Petit film, petits acteurs, petits moyens pour une vision profonde des racines de l’intolérance et des préjugés qui sommeillent dans chaque être humain.
Pour son film Le Cahier, la réalisatrice Hana Makhmalbaf filme les enfants de Bamian qui, déjà dans leurs jeux, reproduisent les gestes de guerre et d’intolérance transmis par les adultes. Le film a été tourné en Afghanistan sous les statues géantes de Bouddhas détruites par les talibans et près des grottes où tentent de vivre des familles décimées par des années de guerre. Disposant d’une structure rigoureuse et de modestes moyens, le Cahier réserve pourtant de beaux moments de poésie et d’innocence, renforcés par l’humilité du regard que pose la réalisatrice sur son sujet et ses petits acteurs. La plupart du temps filmé caméra à la main, le film met en scène des enfants qui n’ont jamais été confrontés à une prise de vue. La mise en scène s’appuie plus sur l’intensité des symboles (des pages du cahier deviennent des avions de guerre en papier) que sur le déploiement des procédés cinématographiques.

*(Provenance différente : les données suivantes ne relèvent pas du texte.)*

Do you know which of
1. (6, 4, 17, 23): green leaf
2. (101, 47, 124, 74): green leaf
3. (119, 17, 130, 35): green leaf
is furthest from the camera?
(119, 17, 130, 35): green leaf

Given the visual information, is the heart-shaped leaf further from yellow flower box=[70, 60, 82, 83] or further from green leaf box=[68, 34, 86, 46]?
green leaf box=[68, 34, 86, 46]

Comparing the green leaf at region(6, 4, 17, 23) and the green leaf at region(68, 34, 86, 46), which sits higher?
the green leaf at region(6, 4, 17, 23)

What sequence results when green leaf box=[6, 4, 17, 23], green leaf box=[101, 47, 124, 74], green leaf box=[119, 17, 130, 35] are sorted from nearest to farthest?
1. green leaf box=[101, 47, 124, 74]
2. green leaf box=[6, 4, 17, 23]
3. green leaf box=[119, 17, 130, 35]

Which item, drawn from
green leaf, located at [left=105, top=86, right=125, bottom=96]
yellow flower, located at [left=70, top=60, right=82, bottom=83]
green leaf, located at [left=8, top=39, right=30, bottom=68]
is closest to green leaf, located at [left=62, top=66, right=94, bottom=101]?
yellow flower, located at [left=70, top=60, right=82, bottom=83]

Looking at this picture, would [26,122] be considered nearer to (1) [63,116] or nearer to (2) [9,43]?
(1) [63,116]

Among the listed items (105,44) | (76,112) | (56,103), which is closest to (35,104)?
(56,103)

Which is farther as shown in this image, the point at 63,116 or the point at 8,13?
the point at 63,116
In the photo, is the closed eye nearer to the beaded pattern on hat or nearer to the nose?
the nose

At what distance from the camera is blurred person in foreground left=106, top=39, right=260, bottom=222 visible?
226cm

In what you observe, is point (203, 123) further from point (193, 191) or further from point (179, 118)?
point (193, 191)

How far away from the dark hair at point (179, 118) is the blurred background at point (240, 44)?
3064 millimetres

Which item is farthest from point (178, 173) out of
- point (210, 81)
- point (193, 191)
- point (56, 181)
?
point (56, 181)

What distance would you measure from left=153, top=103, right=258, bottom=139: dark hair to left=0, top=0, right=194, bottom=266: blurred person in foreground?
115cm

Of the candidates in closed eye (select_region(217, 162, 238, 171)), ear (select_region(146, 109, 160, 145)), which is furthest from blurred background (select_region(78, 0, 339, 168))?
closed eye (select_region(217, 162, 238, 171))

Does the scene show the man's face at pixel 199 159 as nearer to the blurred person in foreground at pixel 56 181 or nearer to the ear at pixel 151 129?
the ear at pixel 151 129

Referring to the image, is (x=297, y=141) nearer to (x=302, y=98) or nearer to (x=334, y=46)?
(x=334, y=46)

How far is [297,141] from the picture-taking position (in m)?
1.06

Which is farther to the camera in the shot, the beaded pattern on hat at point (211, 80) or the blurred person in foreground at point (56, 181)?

L’intérêt principal de ce film est d’avoir traité le sujet des racines de la haine en adoptant le point de vue des enfants, en se situant vraiment à leur hauteur. A la manière d’un Sa Majesté des mouches, nous plongeons dans cet univers à la fois cruel et tendre qui donne au film un caractère tout aussi léger que grave. L’innocence des enfants ne fait que mieux ressortir la terrifiante gravité de leurs jeux et de leurs paroles. La réalisatrice centre son récit sur Baktay une petite fille de 6 ans qui rêve d’aller à l’école et de découvrir le monde. Admirant son petit voisin qui récite l’alphabet toute la journée, elle se met en tête d’aller à l’école avec lui, quitte à braver tous les dangers. Tout au long de sa quête de liberté et d’émancipation, elle se confronte au monde des garçons qui déjà cherchent à travers leur jeu à la soumettre, à lui mettre un voile et à se battre contre les Américains. Quand ces enfants atteindront l’âge adulte, nous dit la réalisatrice, comment parviendront-ils à tisser des relations normales alors qu’ils font de la guerre le thème principal de leurs jeux ? Aux bâtons des garçons de son âge qui miment les armes, aux gestes de lapidation répétés sur elle, Baktay et son petit copain tentent d’opposer d’autres signes, le rouge à lèvre de la mère évoquant la beauté et l’émancipation, la glaise symbole d’humanité, la moisson symbole de fertilité.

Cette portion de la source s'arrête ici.